As regards moral damages, the practice of national courts reveals a tendency towards strict individualisation, depending on the context, impact, and form of communication. Without being exhaustive, the following benchmarks may be observed:

  • Online defamation between natural persons: as a rule between MDL 3,500 – 5,000; in cases with direct professional impact (e.g., doctors, clinics): MDL 15,000 – 30,000; sometimes, in symbolic situations, MDL 1;
  • Defamation through the mass media: approximately MDL 10,000 – 20,000, considering the amplified effect of dissemination;
  • Administrative-offence cases (insult, slander): between MDL 2,500 – 20,000;
  • Use of one’s image in a satirical or denigrating context: around MDL 10,000;
  • Defamatory campaigns or articles with widespread dissemination: up to MDL 40,000 for natural persons and up to MDL 150,000 for legal entities.

These values are not fixed, but reflect indicative case law, built on the idea of proportionality between the seriousness of the harm and the actual effect on the person.

The amount of damages at the European Court of Human Rights

At European level, the criterion applied by the Court differs from the national one, but complements it: compensation must be reasonably proportionate to the damage suffered, without reaching amounts that could discourage the free exercise of public expression.

Cases in which the Republic of Moldova was a party, or which are relevant for national practice, offer several concrete benchmarks. In a case concerning the defamation of a politician through the press (Flux v. Moldova), the Court awarded compensation of EUR 3,000. In a dispute concerning journalistic freedom (RISE Moldova and Sanduța v. Moldova), the amount granted was EUR 2,300. The situation of a magistrate dismissed from office as a result of public statements (Manole v. Moldova) gave rise to a moral-damage award of EUR 4,500. In cases concerning accusations of cooperation with the former state security (Petrina v. Romania and Petrenco v. Moldova), the compensations ranged between EUR 1,200 and EUR 5,000, depending on the specific circumstances of each case.

Conclusions

Defamation is not merely a legal matter, but a profoundly human one: it arises where the freedom to speak about others meets the natural need to protect our reputation and dignity. In a democratic society, both values matter equally.

The legal framework established by Law No. 64/2010, together with the interpretations given by the courts, shows one essential thing: not every critical statement is unlawful, but neither is freedom of expression unlimited. Everything depends on context, on good faith, and on the balance between what is said and the reality on which those statements are based.

The rule is clear: freedom of expression protects opinions, comments, and criticism made in good faith.
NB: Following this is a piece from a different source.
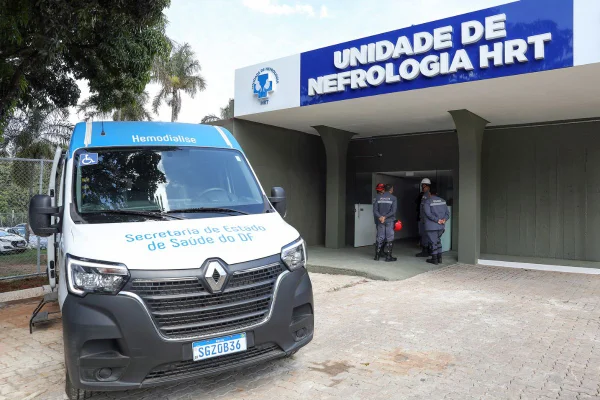 Ambulância branca estacionada em frente à Unidade de Nefrologia HRT. A placa azul com o nome da unidade aparece acima da entrada. Profissionais circulam pelo local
It does not, however, protect false factual statements or serious accusations devoid of any foundation — regardless of the form in which they are presented or the channel through which they circulate.

At the same time, if your reputation has been affected, the law offers you real instruments of protection: from retraction and the right of reply to compensation. But these remedies also operate according to clear rules, precisely in order to avoid abuse and to protect freedom of expression.

In the end, the right to expression and the right to reputation are not adversaries, but two sides of the same idea: mutual respect in a free society. The balance between them is not always easy to find, but it is essential.